Was all diese (und etliche weitere) Figuren eint, ist eine vielstimmig erkundete Intrige. Neben die Leidenschaften, die jüngere Geschichte Angolas, seine stürmische Gegenwart und politische Intrigen, stellt sie ein weiteres Element: den afrikanischen Mystizismus, der in Luanda nicht nur „tagtäglich eine neue Kirche“ entstehen lässt, wie es einmal heißt, sondern sich auch speist aus einem reichen Vorrat an überlieferten Mythen und Legenden um Heiler und Hexen, düstere Rituale und schauerliche Vorkommnisse, die bis ins Aktuelle reichen.

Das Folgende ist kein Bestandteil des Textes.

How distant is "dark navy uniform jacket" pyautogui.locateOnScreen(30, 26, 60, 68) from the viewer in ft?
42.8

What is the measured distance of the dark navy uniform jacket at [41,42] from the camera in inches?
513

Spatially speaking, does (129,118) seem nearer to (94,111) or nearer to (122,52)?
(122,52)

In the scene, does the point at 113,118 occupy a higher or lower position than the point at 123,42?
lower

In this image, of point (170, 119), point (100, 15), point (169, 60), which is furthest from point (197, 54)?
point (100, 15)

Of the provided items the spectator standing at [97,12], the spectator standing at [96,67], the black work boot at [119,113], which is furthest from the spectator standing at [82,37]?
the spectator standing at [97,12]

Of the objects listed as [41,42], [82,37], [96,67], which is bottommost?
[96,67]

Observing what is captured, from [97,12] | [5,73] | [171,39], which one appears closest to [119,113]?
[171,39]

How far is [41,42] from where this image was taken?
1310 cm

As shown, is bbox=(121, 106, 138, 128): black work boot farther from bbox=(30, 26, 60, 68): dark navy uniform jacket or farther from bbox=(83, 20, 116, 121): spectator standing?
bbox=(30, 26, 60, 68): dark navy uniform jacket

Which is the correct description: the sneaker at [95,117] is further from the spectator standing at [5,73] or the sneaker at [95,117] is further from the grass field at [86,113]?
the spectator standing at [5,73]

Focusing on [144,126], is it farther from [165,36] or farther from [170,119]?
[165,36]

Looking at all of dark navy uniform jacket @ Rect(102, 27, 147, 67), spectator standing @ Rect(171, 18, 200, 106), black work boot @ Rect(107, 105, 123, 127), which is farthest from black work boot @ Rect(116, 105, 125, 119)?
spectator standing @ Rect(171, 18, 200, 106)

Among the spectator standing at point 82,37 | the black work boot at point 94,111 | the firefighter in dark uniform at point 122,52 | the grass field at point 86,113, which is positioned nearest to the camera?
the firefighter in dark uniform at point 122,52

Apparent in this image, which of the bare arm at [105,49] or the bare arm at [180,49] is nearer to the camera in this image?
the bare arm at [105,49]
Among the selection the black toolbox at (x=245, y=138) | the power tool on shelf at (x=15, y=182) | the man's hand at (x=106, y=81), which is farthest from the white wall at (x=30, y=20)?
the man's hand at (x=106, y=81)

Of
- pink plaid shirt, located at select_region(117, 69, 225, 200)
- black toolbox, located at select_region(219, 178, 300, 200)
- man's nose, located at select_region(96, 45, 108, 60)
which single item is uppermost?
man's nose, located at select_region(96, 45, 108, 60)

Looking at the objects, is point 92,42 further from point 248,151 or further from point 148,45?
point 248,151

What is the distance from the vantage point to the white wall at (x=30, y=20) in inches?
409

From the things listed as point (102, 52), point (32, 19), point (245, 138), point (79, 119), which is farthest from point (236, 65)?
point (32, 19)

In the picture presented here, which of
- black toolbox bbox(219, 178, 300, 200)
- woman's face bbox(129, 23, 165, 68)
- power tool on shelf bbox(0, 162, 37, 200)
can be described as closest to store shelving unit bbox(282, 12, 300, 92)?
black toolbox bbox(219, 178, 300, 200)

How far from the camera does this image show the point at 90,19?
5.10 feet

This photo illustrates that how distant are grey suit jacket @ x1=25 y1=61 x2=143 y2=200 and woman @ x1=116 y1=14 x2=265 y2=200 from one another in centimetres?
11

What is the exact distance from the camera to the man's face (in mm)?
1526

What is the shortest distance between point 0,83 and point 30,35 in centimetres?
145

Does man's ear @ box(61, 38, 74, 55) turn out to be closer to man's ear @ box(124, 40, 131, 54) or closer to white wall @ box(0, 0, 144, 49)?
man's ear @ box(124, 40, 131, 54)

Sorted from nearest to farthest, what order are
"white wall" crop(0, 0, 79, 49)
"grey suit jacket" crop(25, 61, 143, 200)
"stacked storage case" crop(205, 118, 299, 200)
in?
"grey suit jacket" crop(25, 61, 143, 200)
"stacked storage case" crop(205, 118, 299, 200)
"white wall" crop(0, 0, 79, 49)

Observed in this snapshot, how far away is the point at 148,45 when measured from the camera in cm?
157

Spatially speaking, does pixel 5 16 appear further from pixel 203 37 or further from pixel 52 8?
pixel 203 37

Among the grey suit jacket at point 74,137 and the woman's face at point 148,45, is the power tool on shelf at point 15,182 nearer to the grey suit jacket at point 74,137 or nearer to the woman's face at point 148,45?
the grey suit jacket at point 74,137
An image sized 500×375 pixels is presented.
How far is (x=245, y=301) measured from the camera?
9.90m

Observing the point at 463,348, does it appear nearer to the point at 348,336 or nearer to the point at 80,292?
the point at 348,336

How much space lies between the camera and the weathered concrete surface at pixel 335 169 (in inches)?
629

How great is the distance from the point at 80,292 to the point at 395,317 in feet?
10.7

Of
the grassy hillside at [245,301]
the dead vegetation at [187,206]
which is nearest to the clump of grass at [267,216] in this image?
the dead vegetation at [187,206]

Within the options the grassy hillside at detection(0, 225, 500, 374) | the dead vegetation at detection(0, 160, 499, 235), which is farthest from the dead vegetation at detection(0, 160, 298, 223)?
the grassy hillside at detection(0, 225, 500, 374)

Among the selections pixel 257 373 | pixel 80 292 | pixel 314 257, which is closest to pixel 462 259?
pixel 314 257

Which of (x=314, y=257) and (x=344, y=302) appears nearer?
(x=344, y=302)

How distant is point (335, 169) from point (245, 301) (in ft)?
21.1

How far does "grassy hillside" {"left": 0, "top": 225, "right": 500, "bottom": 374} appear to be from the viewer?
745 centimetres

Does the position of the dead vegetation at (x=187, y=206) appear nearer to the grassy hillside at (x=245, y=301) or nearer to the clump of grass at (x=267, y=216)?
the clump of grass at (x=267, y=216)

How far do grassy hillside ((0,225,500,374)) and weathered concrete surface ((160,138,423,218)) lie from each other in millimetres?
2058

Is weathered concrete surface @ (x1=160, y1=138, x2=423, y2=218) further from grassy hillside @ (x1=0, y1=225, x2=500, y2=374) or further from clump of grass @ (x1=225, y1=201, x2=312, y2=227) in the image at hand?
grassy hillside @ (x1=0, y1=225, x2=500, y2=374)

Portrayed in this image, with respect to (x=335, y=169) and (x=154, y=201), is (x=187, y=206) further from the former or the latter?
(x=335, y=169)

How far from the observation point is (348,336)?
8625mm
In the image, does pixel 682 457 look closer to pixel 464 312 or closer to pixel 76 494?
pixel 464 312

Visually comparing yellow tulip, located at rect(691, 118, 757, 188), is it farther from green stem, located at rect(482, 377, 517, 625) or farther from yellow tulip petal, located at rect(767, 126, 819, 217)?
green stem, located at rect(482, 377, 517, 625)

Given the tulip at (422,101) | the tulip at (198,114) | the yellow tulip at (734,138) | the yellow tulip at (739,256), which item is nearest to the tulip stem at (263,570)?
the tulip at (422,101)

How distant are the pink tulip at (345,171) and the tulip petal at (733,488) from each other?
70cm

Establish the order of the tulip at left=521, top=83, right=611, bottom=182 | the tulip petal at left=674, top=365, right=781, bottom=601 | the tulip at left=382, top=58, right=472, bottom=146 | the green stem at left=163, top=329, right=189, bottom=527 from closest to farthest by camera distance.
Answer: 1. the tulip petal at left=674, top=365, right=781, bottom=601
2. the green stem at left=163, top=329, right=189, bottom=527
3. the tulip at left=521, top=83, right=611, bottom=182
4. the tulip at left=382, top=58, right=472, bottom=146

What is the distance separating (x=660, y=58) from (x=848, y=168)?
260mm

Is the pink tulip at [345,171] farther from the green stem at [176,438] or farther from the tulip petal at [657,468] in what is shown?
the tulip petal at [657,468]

Ein „schwarzer Engel“, ein „Vogelmensch“, der in der Lage ist, Krankheiten zu heilen und das Leben zu verlängern, der womöglich in komatösem Zustand irgendwo versteckt gehalten wird, gibt dieser Geschichte ihren narrativen Impuls, ohne dass auch allzu klar wäre, was konkret wohl geschehen könnte, wenn der Engel denn tatsächlich einmal gefunden wäre. Aber das ist nicht wirklich wichtig. Ohnehin liest man diesen „schwarzen Engel“ als metaphorische Gestalt, auf die sich in einem geschundenen, zwischen Öl-Boom und Niedergang rotierenden Land die Glückssehnsüchte projizieren lassen.

José Eduardo Agualusa ist ein Virtuose der Verzweigungen. Wie er seine Gestalten nicht nur auf die rationellste Weise konturiert, sondern ihnen auch Verbindungswege, Begegnungs- und Beziehungsplattformen inszeniert, das ist von einer geradezu atemberaubenden Meisterschaft. Allein die schwarzen Federn (von jenem komatösen Engel? Tatsächlich? Oder immerhin möglich?), die immer wieder durch diesen Roman schweben, eignen sich ebenso als irisierende Levitationselemente wie als praktische Folterwerkzeuge, wenn sie Opfern in den Mund gestopft werden.

Zwischen Schrecken und Verzückung agiert dieser Text, zwischen furioser Dynamik und der traditionsbeladenen Schwere einer immergleichen Wiederkehr, zwischen Luxuszelle und Armutshölle, zwischen afrikanischer Erzähllust und europäischem Formbewusstsein. Im Roman werden Texte von J. M. Coetzee und Gabriel García Márquez erwähnt − ein Autor von diesem Rang muss in der Tat keine Komplexe haben.